スポーツ

信大馬術部が4年連続で全国大会出場

 信州大学馬術部は、中部学生馬術選手権大会で男女そろって準優勝を果たし、部として4年連続となる全日本学生馬術選手権大会への出場を決めた。所有馬が少なく一人当たりの練習時間が限られる上、競技歴の浅い選手ばかりという不利な条件の中で健闘しており、支援を受けるOBや関係者に感謝しながら練習に熱を入れている。

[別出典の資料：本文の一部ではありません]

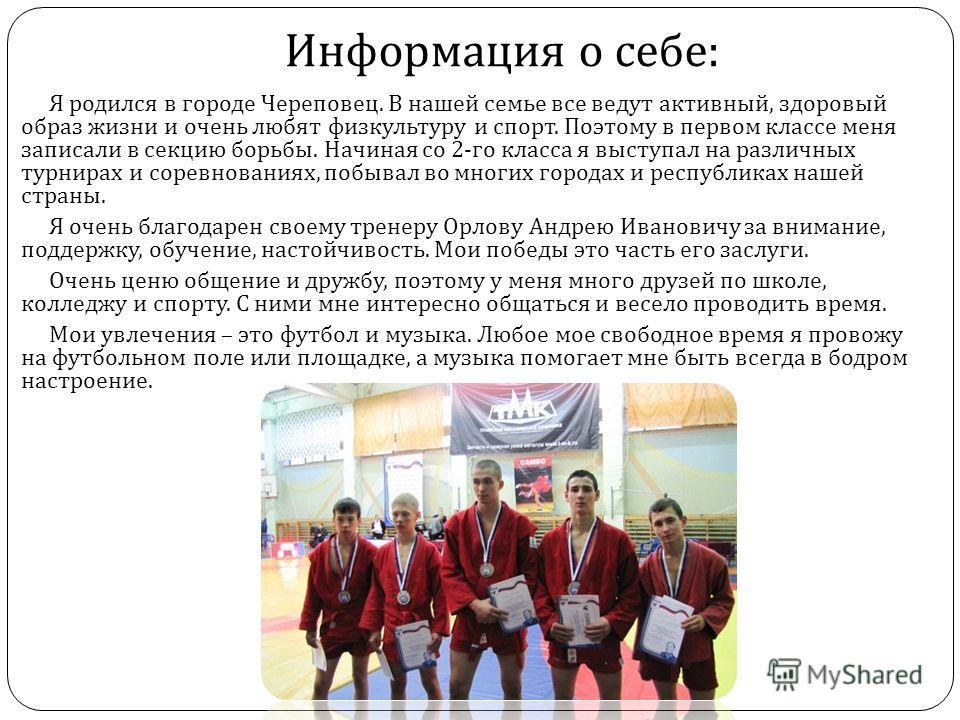 Информация о себе : Я родился в городе Череповец. В нашей семье все ведут активный, здоровый образ жизни и очень любят физкультуру и спорт. Поэтому в первом классе меня записали в секцию борьбы. Начиная со 2- го класса я выступал на различных турнира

 主将の理学部3年・岩田崚平さん(20)が第90回全日本学生馬術選手権大会に、農学部4年・岩楯風見さん(23)が第54回全日本学生馬術女子選手権大会にそれぞれ出場する。いずれも11月下旬に愛知県で開かれる。
 中部大会は6月中旬に愛知県内で開催された。予選以外は各大学の提供馬から抽選で決まる共通の「貸与馬」で決められた経路を進む馬場種目を中心に技量を競い、決勝では障害種目も加わった。信大の馬が当たった岩田さんは「信用できる馬」のため無理な指示をしなかったことが勝因となったという。岩楯さんは昨年乗りこなせずに敗退した馬と再び組み、馬の個性に合わせて好成績を収めた。
 信大馬術部は約30人が所属し、松本市馬術競技場(今井)を拠点に毎朝5時半から練習している。4頭の馬の厩舎清掃や調教・健康管理を含め2時間半ほど活動し、各キャンパスの学生も車で通う。えさ代は、各地の馬術大会で補助員のアルバイトなどをして部員らがまかなっている。
 多くの選手に馬術歴がある他大学と異なり、信大は入学後に始めた学生ばかりで技術的経験値に差があるのが現状だが、ボランティアの指導者やOBの全面的な協力で補ってきた。日常的に指導する県馬術連盟顧問の鶴田哲也さん(75)=松本市入山辺=は「馬の負担を考え短時間に集中して練習している。気持ちで負けないよう頑張ってほしい」とエールを送る。
 岩楯さんは「周りの人に恵まれ、中部大会のサポートも手厚くしてもらった。(準優勝は)間違いなく自分一人の力ではない」と感謝し「11月まで無駄にならない練習をしていきたい」と力を込める。これまでの先輩たちは全日本を初戦で敗退しており、2人ともその壁を突破することが目標だ。